Harvard - Early Christianity: The Letters of Paul - Professor Laura Nasrallah - So much of Christianity focuses entirely on the Bible, when the Letters of Paul are some of the oldest Christian documents, written at a time when the word "Christian" didn't exist by arguably one of the first people to ever hold the title. This course examines the religious and political context of the Roman Empire two thousand years ago, what those letters said, how they were interpreted, and how their impact is still with us today. The course also examines archaeological materials and ancient documents that help shape the world in which Paul lived and wrote his letters, some of his inspirations, and what, if anything, there is to be learned from them today.
University of Virginia - The Modern World: Global History Since 1760 - Professor Philip Zelikow - The world was a very different place over 300 years ago, but the underpinnings of that society are the foundations on which everything we know today are built. What did the world look like back then? What were the worries and concerns of global powers, nation-states, and of course, of everyday people? What were the amazing discoveries of the day, or the world-changing events that shaped the world then until now? This course will walk you through all of that, with special emphasis on individuals and the little histories that give us clues into what the world was like and how it came to be the way it is today.
The University of Warwick - The Mind Is Flat: The Shocking Shallowness of Human Psychology- Professor Nick Chater - In many ways, human beings are incredibly predictable. We suffer under the illusion of mental depth—that all of our actions and decisions are based on some deeper, mental wrangling and inner thought processes when in reality most of our decisions, actions, and everyday activities are really defined by simple sets of needs, desires, habits, and behaviors.
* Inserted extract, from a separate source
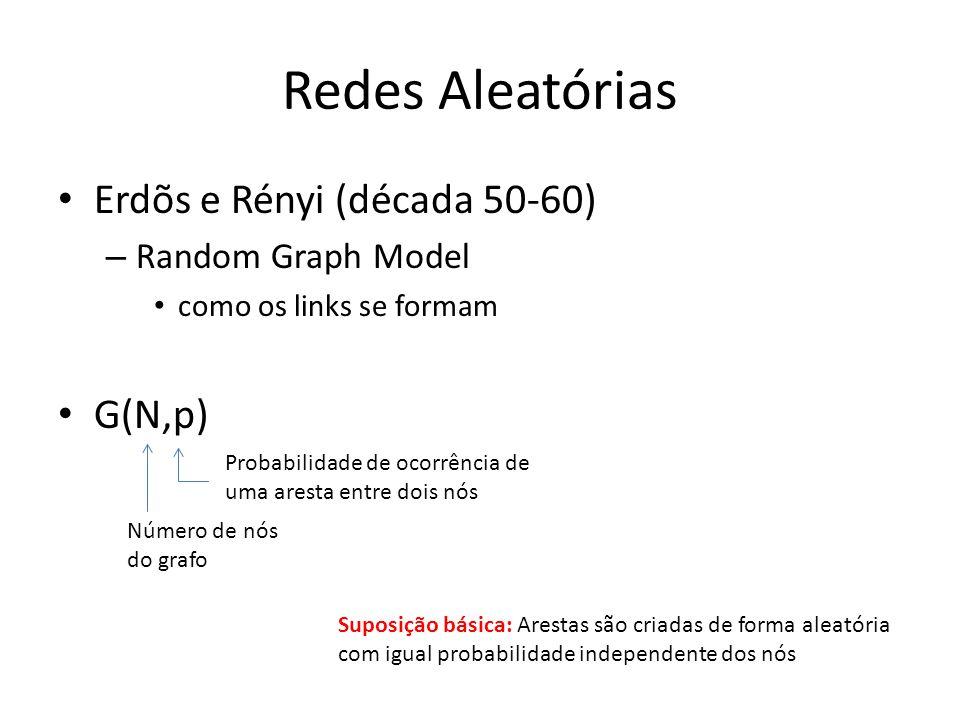 Redes Aleatórias Erdõs e Rényi (década 50-60) – Random Graph Model como os links se formam G(N,p) Número de nós do grafo Probabilidade de ocorrência de uma aresta entre dois nós Suposição básica: Arestas são criadas de forma aleatória com igual probabilidade independente dos nós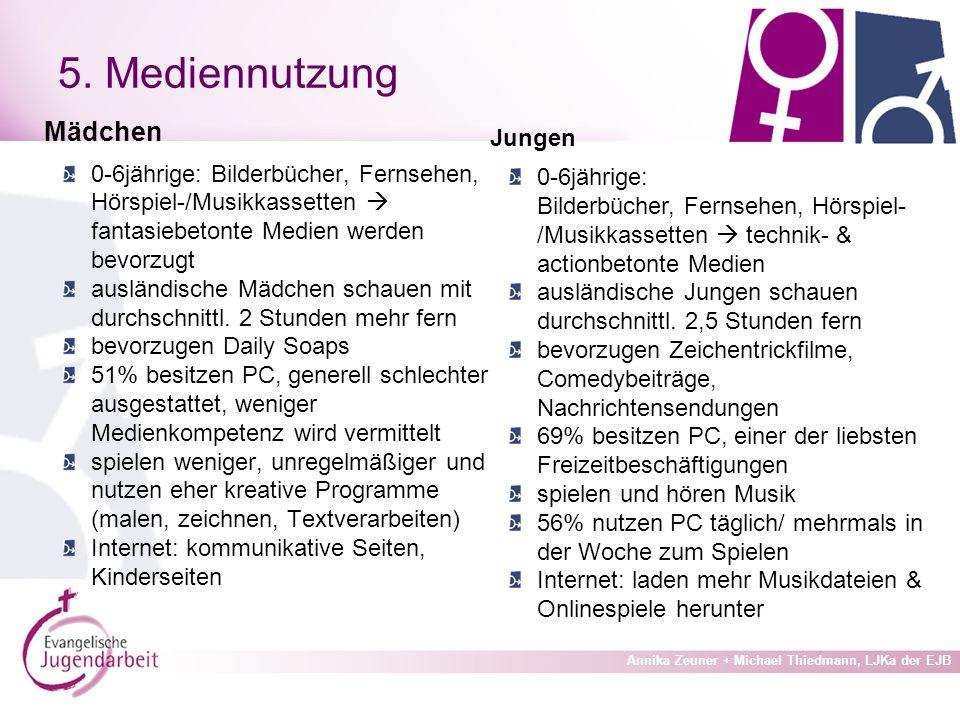 5. Mediennutzung Mädchen Jungen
This course will expose some of those things to you, not to dissuade you from thinking you're an interesting person or that humans are interesting, but to help you understand the real motivations behind your own actions and decisions, and those of others, their morality, and even the movements of large markets, nations, and leaders.
Rutgers University - Soul Beliefs: Causes and Consequences - Explore how the human perspective on the afterlife and the soul formed in this course. The course goes back into the depths of ancient history to explore how societies gone by all came up with and cemented their own various beliefs in a persistent "soul" that would exist after death, what those various cultures and societies believed, how those beliefs changed as time progressed, and where we stand today. The point of the course isn't to challenge anyone's specific beliefs, but rather to examine the causes and the consequences of those beliefs—how they arose, and how those beliefs then shape society, morality, ethics, and human behavior as a result.
Harvard - Poetry in America: The Poetry of New England - Professor Elisa New - From Puritan poets to hip hop artists, this Harvard course aims to explore the history and variety of the past 400 years of poetry on the American continent. The course will start with the classic poets of the 17th century, retelling their lives and experiences in the New World, and progress through history all the way to the current day, where many of the themes and topics remain the same, even if the language, style, and structures have changed. You'll cover major historical figures you may know (Poe, Frost, Dickinson, etc.) but go beyond and study less well-known names and avant garde poets working on their art today.
iVersity - Public Privacy: Cyber Security and Human Rights - Professor Anja Mihr - "Human Rights" is a phrase thrown around a lot, but what does it actually mean, especially in the context of the digital age and the internet? This course will examine human rights, both afforded by international law and common belief and practice, and then weave in the internet, topics of privacy, public space, e-governance, and the conflict between state sovereignty and the privacy rights of the public all in one course. It's currently going (it started last month) so hop in now to catch up!